Shoulder joint special tests

1. Drop arm test :

  • The drop arm test is used to assess a patient’s capacity to maintain humeral joint motion with eccentric contraction when the arm is moved from abduction to adduction throughout its full range of motion. It will determine whether or not the patient has rotator cuff dysfunction.
  • The drop arm test looks for a tear or weakening in the supraspinatous tendon by subluxing the humeral head.
    If the patient cannot control the motion of adducting the arm back to the body or if the patient gets discomfort while doing this test, it is considered a positive test.

2. Yergason test :

  • The Yergason’s test is an unique orthopaedic examination of the shoulder and upper arm region, with a focus on the biceps tendon.
  • It detects the presence of a biceps tendon or glenoid labrum pathology.
  • Pain in the bicipital groove, indicating biceps tendinitis, subluxation of the long head of the biceps brachii muscle, and the presence of a SLAP(Superior labrum from anterior to posterior) tear are among the test’s particular positive findings.
  • Palpating the long head of the biceps tendon in the bicipital groove is a common way to diagnose biceps tendonitis or subluxation. In the bicipital groove, the patient will experience discomfort, cracking, or both.
  • Bicipital tendinopathy is characterised by pain without accompanying popping.
  • A snapping suggests a tear or laxity in the transverse humeral ligament, preventing the ligament from anchoring the tendon in the groove.
  • A SLAP rupture causes pain in the superior glenohumeral joint.

3. Speed test :

  • Speed’s test was created to detect disease in the long head of the biceps in its groove, but it has also been used to detect SLAP lesions.
  • The elbow is extended, the forearm is supinated, and the humerus is lifted to 60 degrees. The examiner opposes forward flexion of the humerus.
  • The pain is in the bicipital groove. This is usually taken to mean that there is inflammation or lesions in the long head of the biceps or the biceps/labral complex.

4. Belly press test :

  • The belly-press test is performed to isolate the subscapularis muscle and to check for tears or dysfunction in the subscapularis muscle. It’s frequently used as a substitute for the lift-off test when the lift-off test isn’t possible due to shoulder pain or limited internal rotation range of motion.
  • The belly-press test is performed to isolate the subscapularis muscle and to check for tears or dysfunction in the subscapularis muscle. It’s frequently used as a substitute for the lift-off test when the lift-off test isn’t possible due to shoulder pain or limited internal rotation range of motion.
  • If the patient adjusts for the movement by starting wrist flexion, shoulder adduction, or shoulder extension, the test is positive for subscapularis muscle dysfunction.
  • The elbow would descend behind the trunk as a result of this instinctive compensatory movement.

5. Patte test :

  • This test is used to determine whether the teres Minor muscle has irreversible fatty degeneration or an infraspinatus tear. To perform the tests, the patient should be seated with his or her arm abducted to 90 degrees in the scapular plane.
  • The examiner next instructs the patient to undertake external rotation against the examiner’s resistance by flexing the elbow to 90 degrees.
  • If the test is positive, the patient will be unable to externally rotate in this posture.

6. Lift-off test :

A normal lift-off test is the ability to actively lift the dorsum of the hand off the back. An abnormal lift-off test is defined as the inability to move the dorsum off the back, which shows subscapularis rupture or dysfunction.

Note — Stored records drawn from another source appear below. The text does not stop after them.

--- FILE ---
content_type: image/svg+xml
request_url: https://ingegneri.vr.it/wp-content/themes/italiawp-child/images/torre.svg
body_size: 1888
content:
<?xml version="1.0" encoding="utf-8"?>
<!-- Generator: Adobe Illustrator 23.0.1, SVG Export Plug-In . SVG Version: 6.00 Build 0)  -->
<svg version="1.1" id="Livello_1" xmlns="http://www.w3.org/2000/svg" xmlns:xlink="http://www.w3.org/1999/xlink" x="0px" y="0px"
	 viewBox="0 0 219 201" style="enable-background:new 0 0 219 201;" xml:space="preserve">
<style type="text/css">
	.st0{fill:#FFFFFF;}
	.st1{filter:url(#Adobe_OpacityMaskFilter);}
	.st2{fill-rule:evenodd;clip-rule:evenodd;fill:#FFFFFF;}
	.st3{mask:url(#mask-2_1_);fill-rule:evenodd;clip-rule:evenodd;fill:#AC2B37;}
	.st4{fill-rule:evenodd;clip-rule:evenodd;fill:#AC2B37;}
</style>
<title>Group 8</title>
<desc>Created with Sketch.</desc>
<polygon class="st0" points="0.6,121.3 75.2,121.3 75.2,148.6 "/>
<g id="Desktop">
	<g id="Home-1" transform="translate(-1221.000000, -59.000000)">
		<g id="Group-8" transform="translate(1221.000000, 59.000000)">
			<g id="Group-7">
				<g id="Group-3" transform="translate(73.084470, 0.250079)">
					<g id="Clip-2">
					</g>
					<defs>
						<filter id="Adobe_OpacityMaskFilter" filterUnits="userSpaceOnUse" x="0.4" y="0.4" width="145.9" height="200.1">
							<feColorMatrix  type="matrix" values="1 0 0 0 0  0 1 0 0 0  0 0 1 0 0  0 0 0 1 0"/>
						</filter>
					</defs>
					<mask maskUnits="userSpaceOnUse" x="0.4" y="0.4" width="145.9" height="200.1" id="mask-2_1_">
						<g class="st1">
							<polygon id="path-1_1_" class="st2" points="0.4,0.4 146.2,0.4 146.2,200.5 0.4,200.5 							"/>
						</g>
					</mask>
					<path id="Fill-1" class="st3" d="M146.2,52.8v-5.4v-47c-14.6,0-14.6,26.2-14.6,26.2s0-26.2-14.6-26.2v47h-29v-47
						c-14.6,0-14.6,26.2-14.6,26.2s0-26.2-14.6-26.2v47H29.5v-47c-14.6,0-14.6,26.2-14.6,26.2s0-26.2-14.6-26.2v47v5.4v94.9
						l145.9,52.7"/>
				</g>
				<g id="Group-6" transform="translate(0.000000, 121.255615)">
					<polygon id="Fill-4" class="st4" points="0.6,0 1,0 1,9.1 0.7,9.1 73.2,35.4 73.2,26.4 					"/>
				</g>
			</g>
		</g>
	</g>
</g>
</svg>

7. External rotation stress test :

  • The syndesmotic ligaments’ integrity can be determined using the external rotation test. The patient is seated with his knee flexed to 90 degrees. With the ankle locked in neutral, the foot is softly grabbed and turned laterally.
  • When the patient has pain above the syndesmosis, the test is positive.

8. Apprehension test for anterior dislocation shoulder :

  • In either the supine or upright posture, put the patient’s shoulder into a position of 90° abduction and 90° external rotation to elicit anterior apprehension.
  • When in this provocative position, a favourable exam finding is the subjective impression of impending subluxation or dislocation.